──────── GIVEN DATA

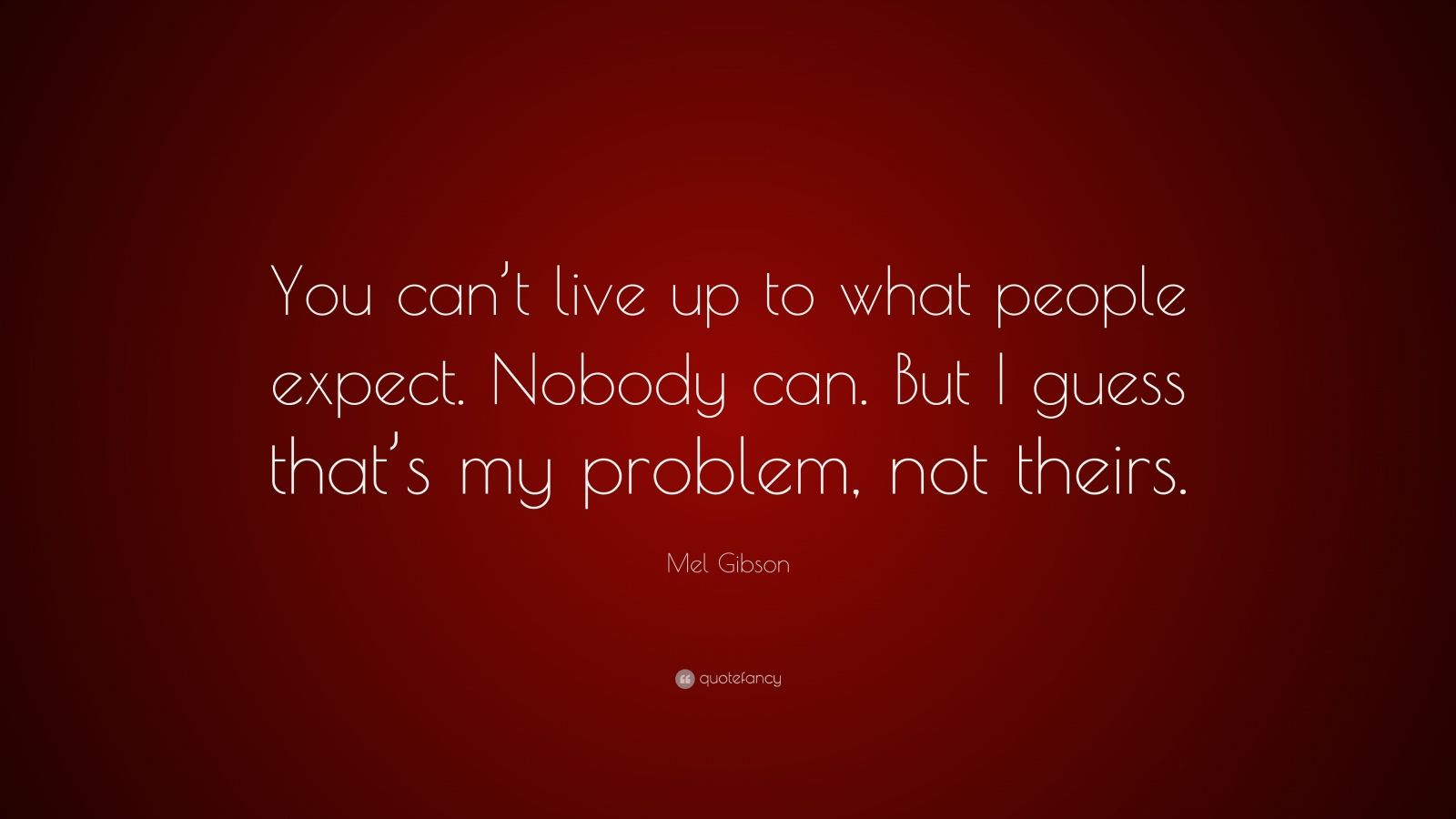 "Mel Gibson Quote: ""You can't live up to what people expect. Nobody can. But I guess that's my problem, not theirs."""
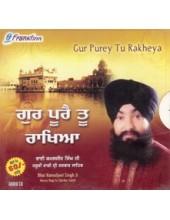 Gur Purai Tu Rakhia - Audio CDs By Bhai Kamaljit Singh Ji
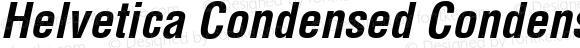 Helvetica Condensed Condensed Bold Oblique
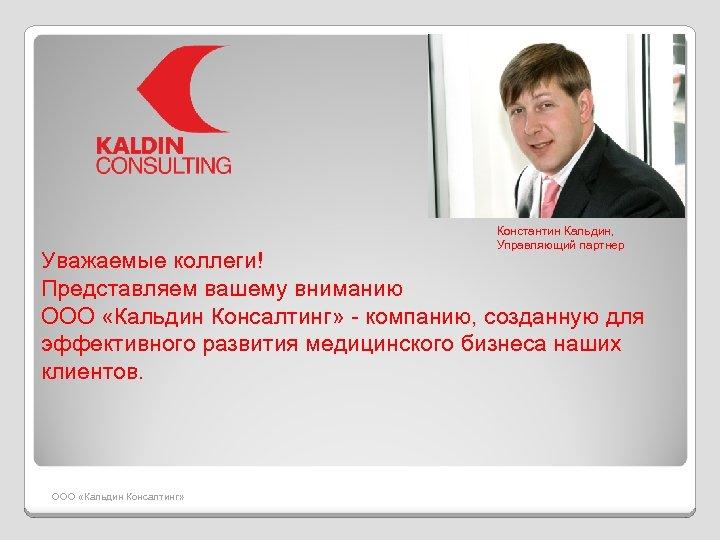 Константин Кальдин, Управляющий партнер Уважаемые коллеги! Представляем вашему вниманию ООО «Кальдин Консалтинг» - компанию,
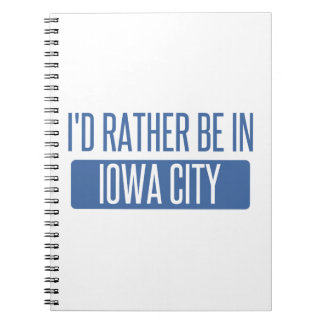 I'd rather be in Iowa City Notebooks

────────────────

HOW TO COMPLETE THIS TASK.
Leave the pictures out. Extract exactly the lines running from the one with "Gur Purai Tu" through the last entry, both ends included.

WRITTEN SOLUTION.
 Gur Purai Tu Rakhia - Audio CDs By Bhai Kamaljit Singh Ji
 Helvetica Condensed Condensed Bold Oblique
 Константин Кальдин, Управляющий партнер Уважаемые коллеги! Представляем вашему вниманию ООО «Кальдин Консалтинг» - компанию,
 I'd rather be in Iowa City Notebooks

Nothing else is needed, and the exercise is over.